Two blocks, A and B, of masses 2m and 3m respectively, are attached to the ends of a light string - Edexcel - A-Level Maths Mechanics - Question 3 - 2019 - Paper 1

To find the tension T in the string, we need to analyze the forces acting on both blocks A and B.

For Block A:

• The forces acting on A are:
  • Tension upward (T)
  • Weight component down the slope: $2mg \sin \alpha$
  • Frictional force: $F = \frac{2}{3} R$, where R is the normal reaction force.

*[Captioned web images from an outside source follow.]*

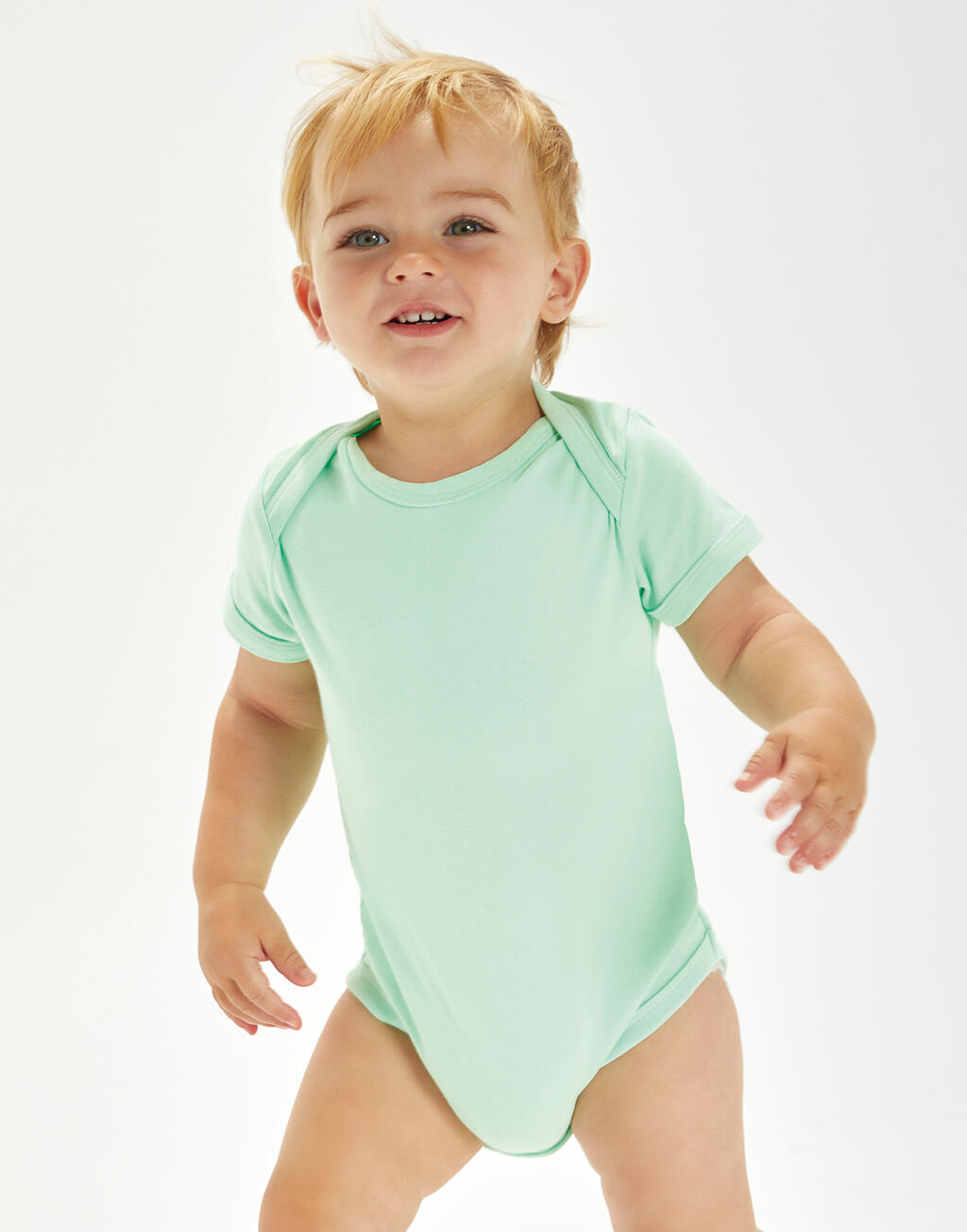 Babybugz Baby Bodysuit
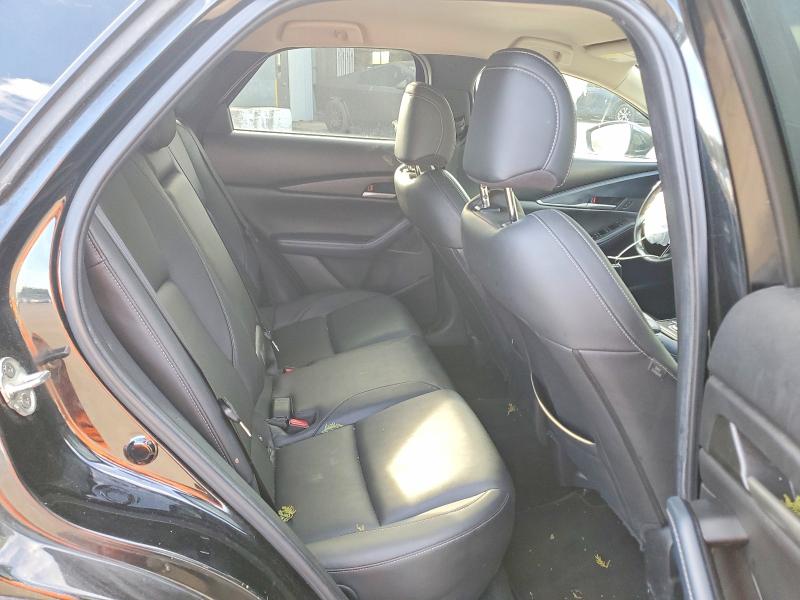 Продажа на аукционе авто 2021 Mazda Cx-30, vin: 3MVDMBBL9MM215354, номер лота: 52127366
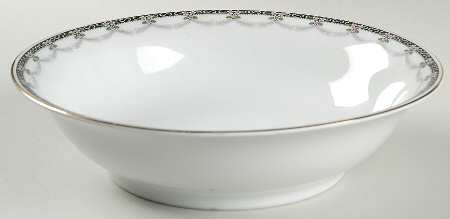 Bellevue 9" Round Vegetable Bowl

Calculating R: Since the normal reaction R is perpendicular to the slope: $R = 2mg \cos \alpha$ Thus, $F = \frac{2}{3} R = \frac{2}{3} (2mg \cos \alpha) = \frac{4mg \cos \alpha}{3}$

Now writing the equation of motion for A: $T - \frac{4mg \cos \alpha}{3} - 2mg \sin \alpha = 2ma \quad (1)$

For Block B:

• The forces acting on B are:
  • Weight acting downward: $3mg$
  • Tension acting upward:

Writing the equation of motion for B: $3mg - T = 3ma \quad (2)$

Using the angle given by ( \tan \alpha = \frac{5}{12} ), we can find ( \sin \alpha ) and ( \cos \alpha ) using the triangle ratios: $\sin \alpha = \frac{5}{13}, \quad \cos \alpha = \frac{12}{13}$

Substituting these into equation (1): $T - \frac{4mg \cdot \frac{12}{13}}{3} - 2mg \cdot \frac{5}{13} = 2ma$

Now substituting for ( a ) from equation (2), we can eliminate a and simplify both equations to solve for T. Eventually, we will arrive at: $T = \frac{12mg}{5}$.